Merkel restarts coalition bid with make-or-break talks
German Chancellor Angela Merkel insisted she was optimistic her conservatives and the Social Democrats (SPD) could cut a deal as they began five days of make-or-break talks about reviving the 'grand coalition' that has governed Germany since 2013.
Persuading the centre-left SPD to team up with her is Ms Merkel's best bet for forming a stable government and extending her 12 years in office, after she failed in November to form an alliance with two smaller parties.
Arriving at SPD headquarters for talks more than three months after a national election, Ms Merkel (inset) said the parties had much work to get through but intended to tackle it quickly, adding: "I think it can succeed."
The SPD, which had said it would go into opposition after its worst election showing since 1933, reconsidered when Germany's president intervened.
But the party, among whose membership opposition to a grand coalition re-run remains strong, has been playing hard-to-get.
A group called "NoGroKo", meaning "no grand coalition", has formed within its ranks to campaign against working with Ms Merkel again, saying that would cost the SPD votes and make the far-right Alternative for Germany (AfD) the leading opposition party.
SPD leader Martin Schulz said that, while the outcome of the talks was unclear, his party would enter them constructively.
"We won't draw any red lines - rather we want to push through as much red politics as possible," Mr Schulz said, referring to the party's colour.
He said five days should suffice to find out whether the parties had enough common ground to launch full-blown coalition talks. The SPD leadership is due to recommend on Friday whether or not to start those talks, and it will then be up to an SPD party congress on January 21 to make a decision.
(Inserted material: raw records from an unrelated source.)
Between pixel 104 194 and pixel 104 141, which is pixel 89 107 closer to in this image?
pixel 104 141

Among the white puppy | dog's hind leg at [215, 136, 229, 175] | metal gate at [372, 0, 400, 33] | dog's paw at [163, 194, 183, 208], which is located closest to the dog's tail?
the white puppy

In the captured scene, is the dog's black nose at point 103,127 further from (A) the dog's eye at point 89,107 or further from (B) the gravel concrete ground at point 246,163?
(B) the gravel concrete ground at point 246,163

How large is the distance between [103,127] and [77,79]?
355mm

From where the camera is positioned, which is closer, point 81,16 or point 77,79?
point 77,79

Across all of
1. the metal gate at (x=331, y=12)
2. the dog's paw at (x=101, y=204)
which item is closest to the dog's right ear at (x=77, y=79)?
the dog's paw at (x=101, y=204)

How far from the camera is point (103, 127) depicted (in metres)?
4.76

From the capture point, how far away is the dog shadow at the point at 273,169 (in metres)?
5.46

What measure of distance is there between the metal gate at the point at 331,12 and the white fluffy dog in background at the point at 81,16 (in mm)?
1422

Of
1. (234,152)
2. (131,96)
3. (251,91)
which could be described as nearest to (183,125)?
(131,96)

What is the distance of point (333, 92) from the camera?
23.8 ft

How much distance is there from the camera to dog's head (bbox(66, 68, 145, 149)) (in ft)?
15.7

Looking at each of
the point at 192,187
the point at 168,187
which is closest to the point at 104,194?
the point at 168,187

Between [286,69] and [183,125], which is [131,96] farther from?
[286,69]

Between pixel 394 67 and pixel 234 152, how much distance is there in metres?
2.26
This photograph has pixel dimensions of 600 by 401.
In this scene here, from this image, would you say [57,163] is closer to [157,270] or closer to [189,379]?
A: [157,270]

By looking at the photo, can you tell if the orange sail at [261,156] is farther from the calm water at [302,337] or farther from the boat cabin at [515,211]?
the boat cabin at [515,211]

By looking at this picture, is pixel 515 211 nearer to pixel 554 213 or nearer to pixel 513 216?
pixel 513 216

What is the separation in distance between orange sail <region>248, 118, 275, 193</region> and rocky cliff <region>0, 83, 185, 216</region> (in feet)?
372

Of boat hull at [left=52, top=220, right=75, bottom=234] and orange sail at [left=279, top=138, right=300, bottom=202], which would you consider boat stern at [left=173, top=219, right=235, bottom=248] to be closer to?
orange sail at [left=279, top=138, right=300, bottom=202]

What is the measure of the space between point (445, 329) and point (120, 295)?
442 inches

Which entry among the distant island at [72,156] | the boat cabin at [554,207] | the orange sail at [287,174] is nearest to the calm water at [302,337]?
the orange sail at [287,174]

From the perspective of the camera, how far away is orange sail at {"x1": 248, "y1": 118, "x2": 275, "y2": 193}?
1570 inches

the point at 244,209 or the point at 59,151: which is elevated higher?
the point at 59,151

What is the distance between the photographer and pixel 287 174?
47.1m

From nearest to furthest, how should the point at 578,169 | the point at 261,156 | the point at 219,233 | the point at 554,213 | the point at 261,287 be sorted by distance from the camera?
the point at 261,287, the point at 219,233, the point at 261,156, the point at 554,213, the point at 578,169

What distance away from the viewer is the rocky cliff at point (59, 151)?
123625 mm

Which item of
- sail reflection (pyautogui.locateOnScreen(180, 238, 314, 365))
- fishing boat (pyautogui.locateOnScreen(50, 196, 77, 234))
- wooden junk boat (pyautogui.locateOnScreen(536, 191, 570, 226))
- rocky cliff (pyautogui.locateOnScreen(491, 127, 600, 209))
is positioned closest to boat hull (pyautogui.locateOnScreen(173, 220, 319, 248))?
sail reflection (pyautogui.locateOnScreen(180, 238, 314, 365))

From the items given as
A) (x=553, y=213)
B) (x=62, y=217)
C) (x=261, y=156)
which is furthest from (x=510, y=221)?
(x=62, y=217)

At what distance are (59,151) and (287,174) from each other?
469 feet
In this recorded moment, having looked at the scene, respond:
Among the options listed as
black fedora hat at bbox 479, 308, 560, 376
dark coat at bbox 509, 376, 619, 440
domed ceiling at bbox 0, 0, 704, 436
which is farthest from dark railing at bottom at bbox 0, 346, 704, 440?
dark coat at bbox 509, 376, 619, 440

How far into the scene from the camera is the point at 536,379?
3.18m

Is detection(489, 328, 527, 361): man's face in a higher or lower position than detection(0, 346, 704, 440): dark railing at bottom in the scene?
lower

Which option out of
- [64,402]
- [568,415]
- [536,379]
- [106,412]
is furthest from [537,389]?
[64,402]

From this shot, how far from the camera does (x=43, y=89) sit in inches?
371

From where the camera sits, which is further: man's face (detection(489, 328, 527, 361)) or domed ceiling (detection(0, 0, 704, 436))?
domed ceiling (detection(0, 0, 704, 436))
A coalition between Ms Merkel's CDU/CSU alliance - which lost ground to the AfD in September's ballot - and the SPD has run Europe's largest economy for eight of the last 12 years.
But it has tended to be viewed as a last resort by both politicians and voters as it leaves the opposition weak.
A poll for broadcaster ARD showed more than half of the electorate - 52pc - are sceptical about reviving it, while 45pc are in favour.
Not natural allies, the two camps are likely to clash on immigration, tax, healthcare and Europe - and expectations among other top figures in the parties were mixed as the preliminary talks got under way.
Norbert Roemer, SPD head in the regional assembly of North Rhine-Westphalia, said none of his colleagues favoured a grand coalition because they no longer trusted Ms Merkel. The SPD in the eastern state of Thuringia is also sceptical about such a tie-up.